Very nice ^^ keep up the good work


----------



## Legend (Jul 3, 2006)

*drools*
So beautiful. Best pixel art I've seen.

I'm so excited to see whatever the hell it is you're making!

Happy trails.


----------



## kernelPANIC (Jul 3, 2006)

REALLY nice Takam!
Ever considered submitting your work to some videogame company?


----------



## .TakaM (Jul 3, 2006)

thanks guys
and kernelPANIC, if all goes well, hopefully that will happen


----------



## DaRk_ViVi (Jul 3, 2006)

Wow, it's awesome. 
	

	
	
		
		

		
		
	


	




/me wants the beta


----------



## tshu (Jul 3, 2006)

That is so darn great!


----------



## Helmut (Jul 3, 2006)

"Where do you want to go Twinsen?" ^^
Keep going.


----------



## MrHellFire (Jul 3, 2006)

That's really amazing. How long did it take from start to finish?


----------



## .TakaM (Jul 3, 2006)

QUOTE(MrHellFire @ Jul 3 2006 said:


> That's really amazing. How long did it take from start to finish?

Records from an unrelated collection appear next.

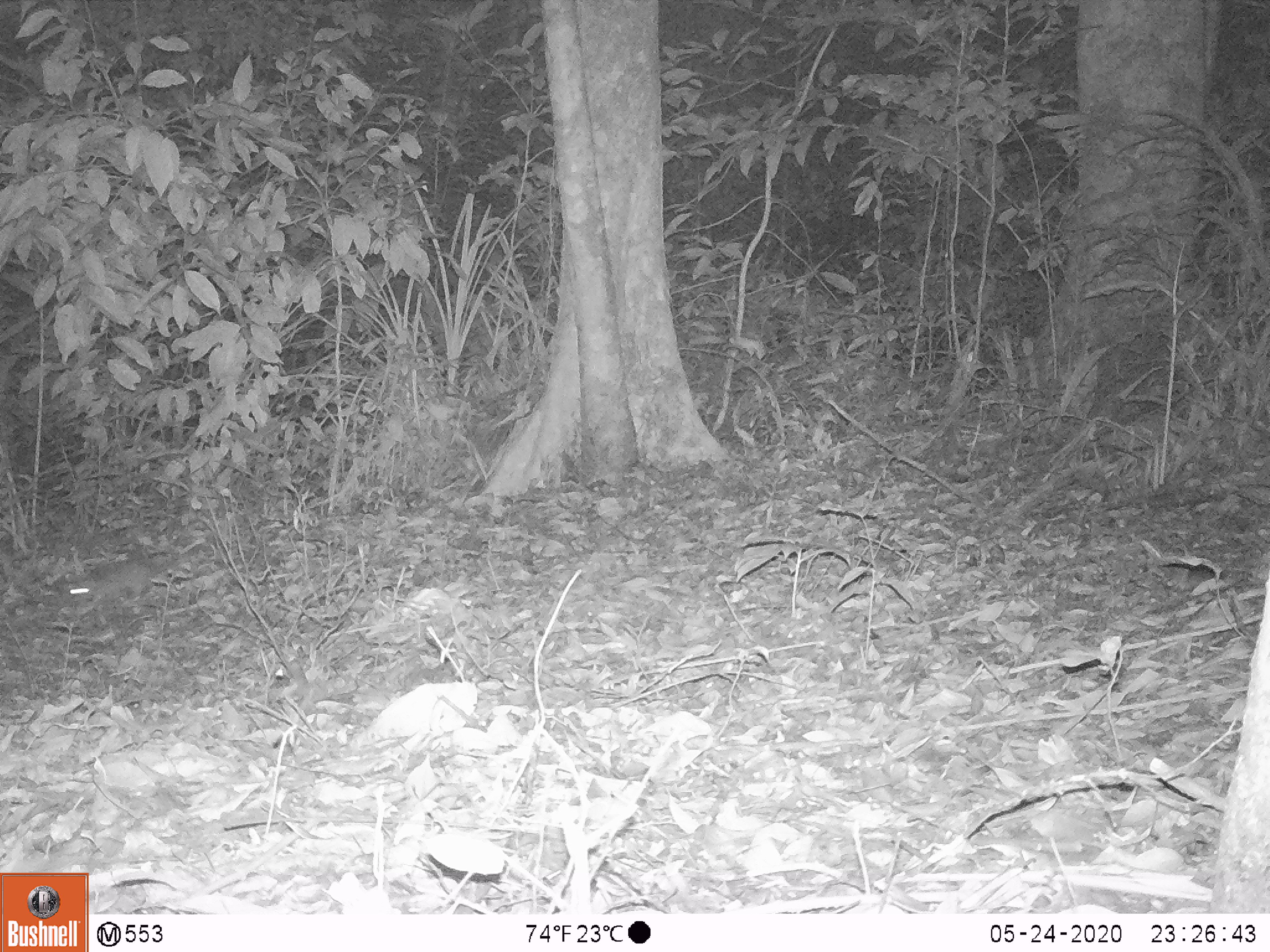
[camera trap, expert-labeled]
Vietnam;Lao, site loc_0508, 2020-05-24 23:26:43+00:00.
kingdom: Animalia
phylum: Chordata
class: Mammalia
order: Rodentia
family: Muridae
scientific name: Muridae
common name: old-world mice and rats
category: unidentified murid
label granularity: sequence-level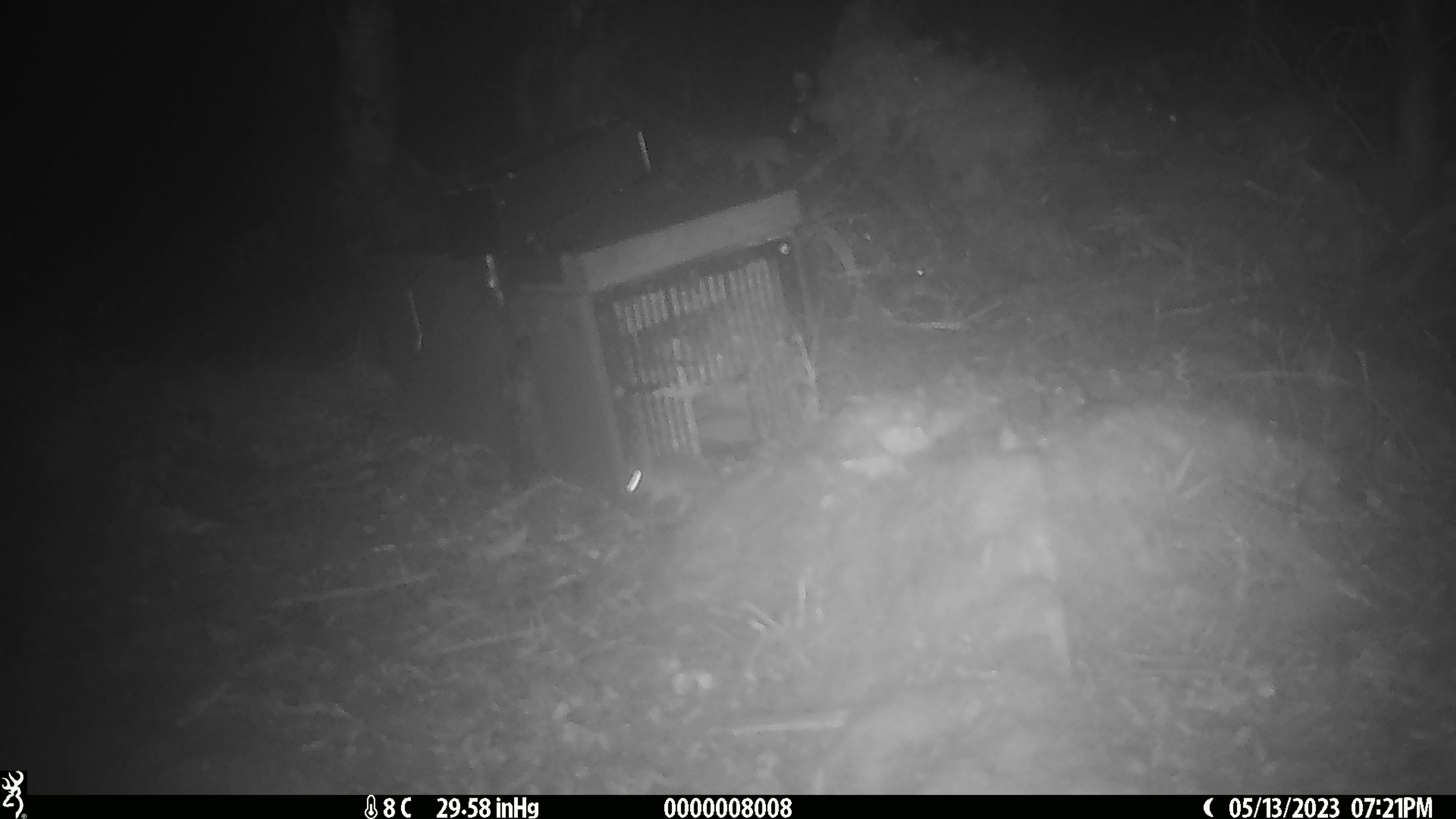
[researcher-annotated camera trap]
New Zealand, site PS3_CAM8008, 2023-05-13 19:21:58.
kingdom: Animalia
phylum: Chordata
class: Mammalia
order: Rodentia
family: Muridae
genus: Mus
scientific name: Mus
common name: mouse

wow, start to finish, ages.
Ive got a tileset which Ive been working on for an hour or two each day for about 2 weeks, doesnt take long to put an image together though


----------



## teh_raf3 (Jul 3, 2006)

Dunno if you did already, but could you talk some more about Twinsen? (what kind of game it exactly is...)

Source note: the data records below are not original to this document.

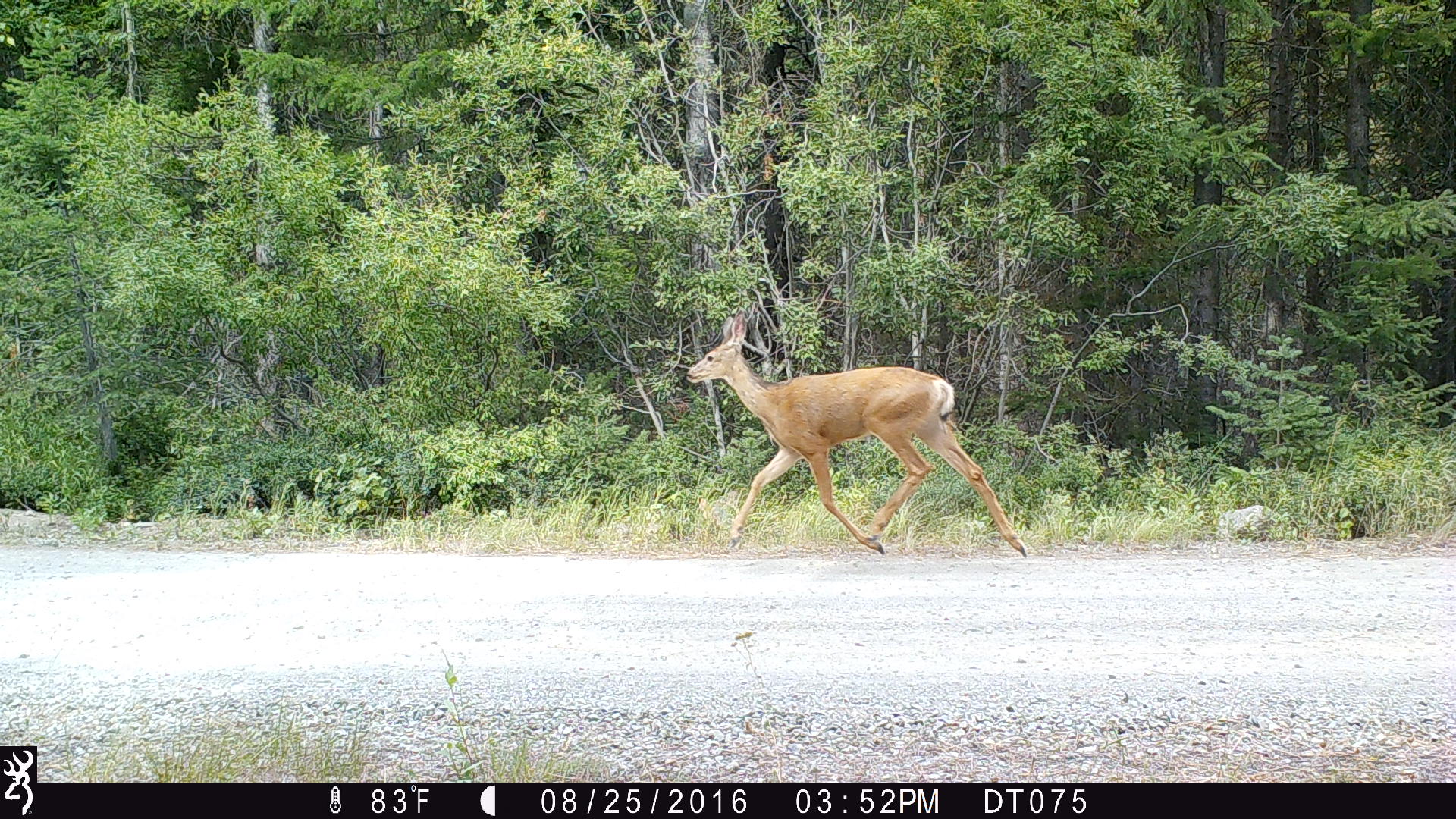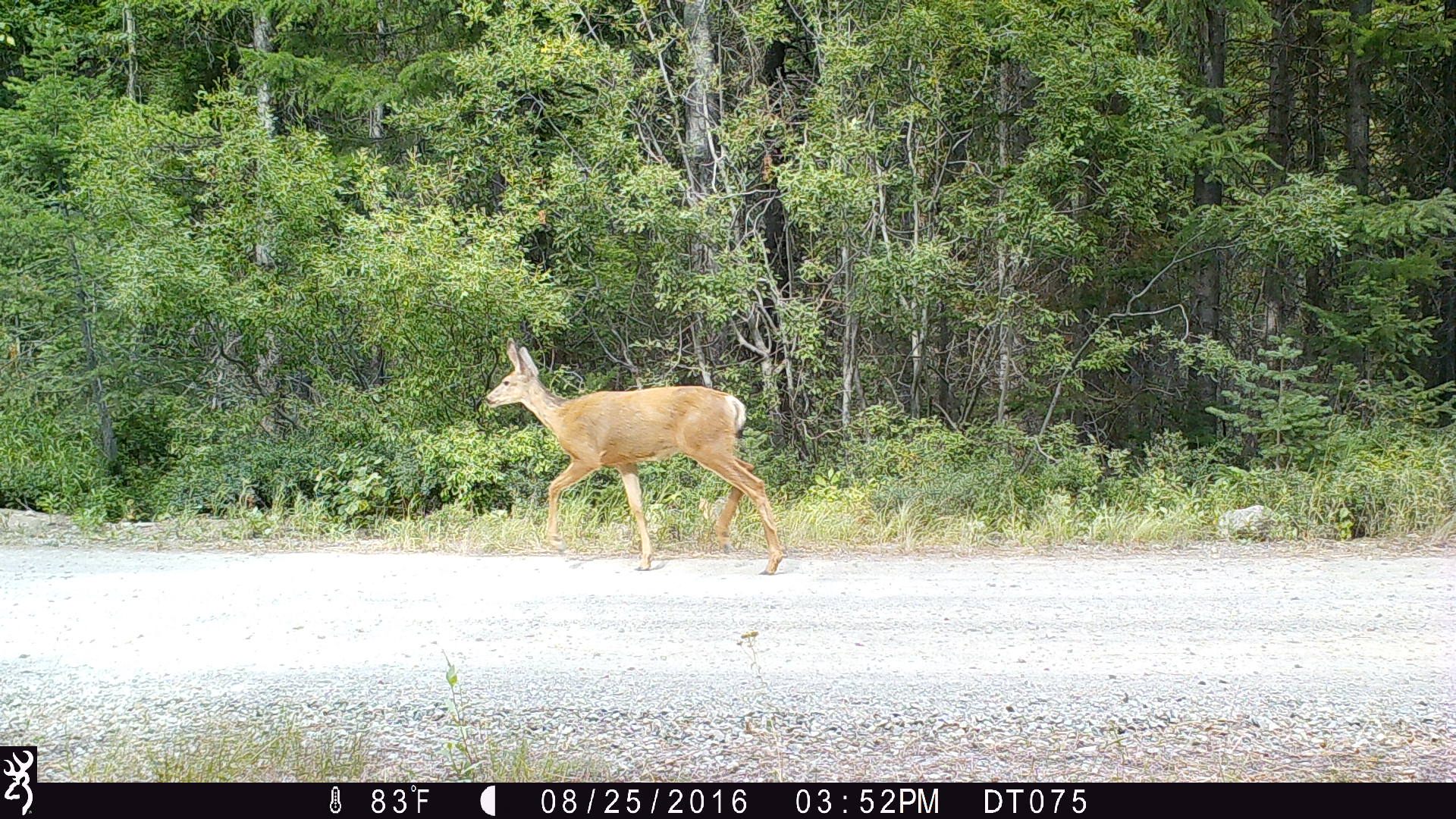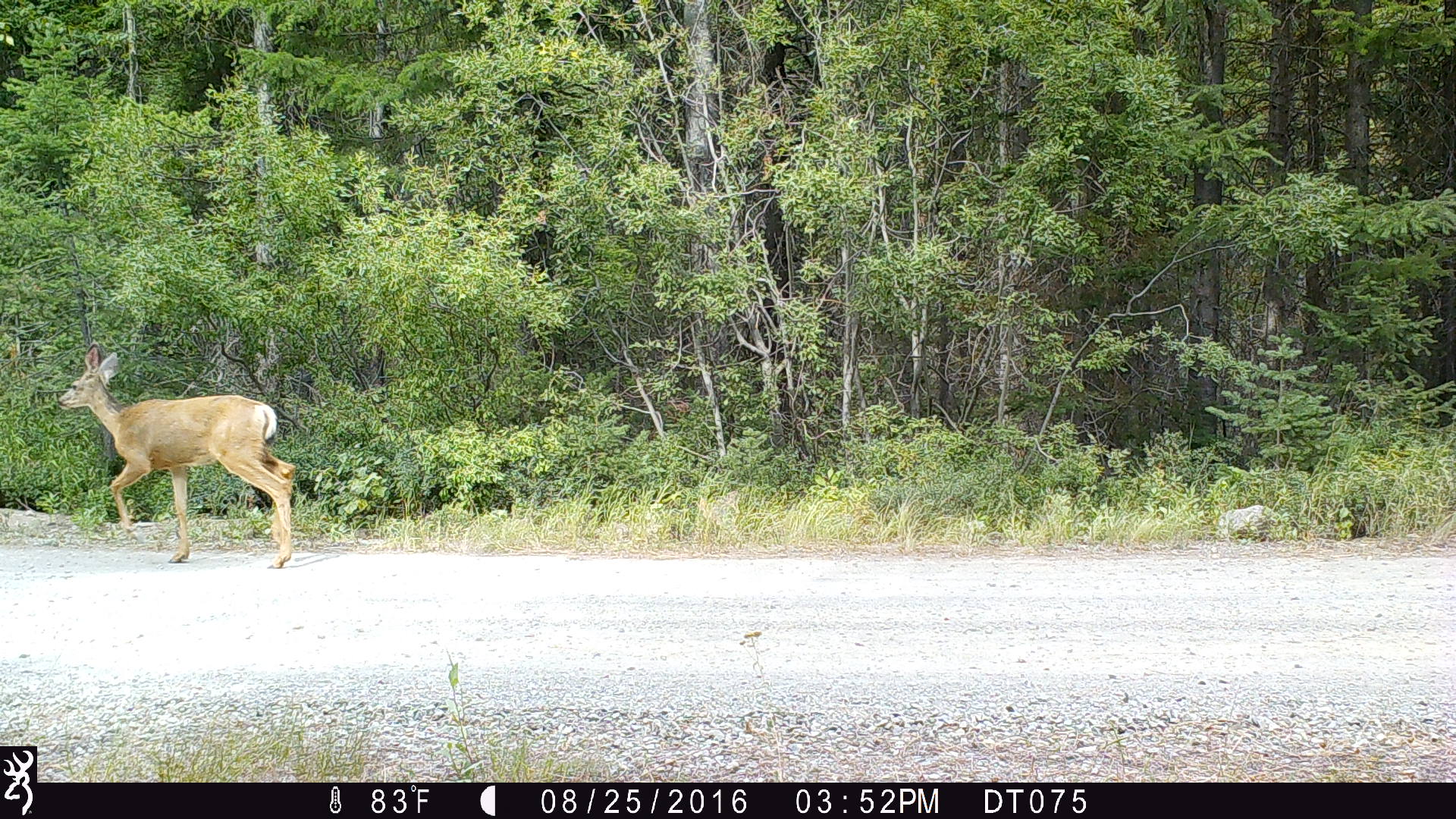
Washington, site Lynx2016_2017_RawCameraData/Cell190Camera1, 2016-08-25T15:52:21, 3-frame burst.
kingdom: Animalia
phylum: Chordata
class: Mammalia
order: Artiodactyla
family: Cervidae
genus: Odocoileus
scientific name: Odocoileus hemionus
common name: mule deer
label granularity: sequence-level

And what program are you making your game in? (Sphere, RPGmakerXP?...)


----------



## .TakaM (Jul 3, 2006)

QUOTE(teh_raf3 @ Jul 3 2006 said:


> Dunno if you did already, but could you talk some more about Twinsen? (what kind of game it exactly is...)
> 
> And what program are you making your game in? (Sphere, RPGmakerXP?...)


well, this is twinsen:





(obviously a different game 
	

	
	
		
		

		
		
	


	




) (heres an old small demo if youre interested)
twinsen himself is a character from an old (and awesome) video game series (little big adventure) and I recently replayed the games after like 12 years or something and got inspired 
	

	
	
		
		

		
		
	


	




but the graphics in my first post, well theyre just graphics that Im hoping to sell once theyre finished, I just threw in a twinsen sprite to make it complete


----------



## Squiffy (Jul 3, 2006)

That's fantastic. The water's very well done. Any more?


----------



## Tommy78 (Jul 3, 2006)

Very nice!! great level of detail, i'm very impressed!  
	

	
	
		
		

		
		
	


	



Here's some stuff i did on the amiga using brilliance back in the days, the pig was for a game named "sixth sense investigations",an lucasarts style adventure game.

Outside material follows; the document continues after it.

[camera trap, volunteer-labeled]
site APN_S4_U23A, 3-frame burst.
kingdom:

I just bought a ds lite and i just love it, oldskool gameplay is back.  
	

	
	
		
		

		
		
	


	




Cheers,


Tommy


----------



## Elrinth (Jul 3, 2006)

very impressive takam. 
	

	
	
		
		

		
		
	


	




 wish i could do nice gfx like u do.. 
	

	
	
		
		

		
		
	


	



what proggie are you using when drawing your pixelart?


----------



## .TakaM (Jul 3, 2006)

mspaint lol


----------



## .TakaM (Jul 5, 2006)

been working on the hay roof, so I made another mockup


----------



## GoombaPoop06 (Jul 5, 2006)

Amazing...I can't believe you made it yourself...keep up the good work.


----------



## Kyoji (Jul 5, 2006)

Pretty fricken good, man. Love the color palette!


----------



## .TakaM (Jul 5, 2006)

thanks guys, I made a DS mockup lol:


----------



## SDodnetnin (Jul 5, 2006)

It is nice to see that some people still have pride in their work and actually create their own art when they need to use it for something, unlike some people who just steal other people's artwork and then use it for their own purposes *cough* Magic_MasterX *cough*.


----------



## Fusion Master (Jul 13, 2006)

Dude I'm interested in learning how to make some 2d sprite sets of my own, in fact, quite interested on working on a 2d RPG. YOU MUST TEACH ME!!! *BEG* PWWEEEASSSSEEE!!!


----------



## wohoo (Jul 13, 2006)

shit, this is nice! i can't wait to see more of this! ;p


----------



## miko (Jul 13, 2006)

There are some techniques when you draw it in some software (normal size), for example with Tablet, or using Photoshop effects and then you can change resolution.
Very interesting software is Graphics Gale - there you can play with pixels, layers and simple animations. 

But its only on your creativity, which techniques you use.


----------



## KroBa (Jul 27, 2006)

QUOTE(.TakaM @ Jul 5 2006 said:


> been working on the hay roof, so I made another mockup


I don't want to sound rude or anything, I love your art. I just have a piece of constructive criticism.
The perspective on that picture looks out of whack. The floor that you're standing on (first roof) doesn't look right with the front walls. They don't look to me as if they aren't angled properly. They are square, whereas I think they should be rectangular so as to show the perspective better.

I dunno, it just doesn't look quite right to me.
Otherwise, it is beautiful pixel art. Well done.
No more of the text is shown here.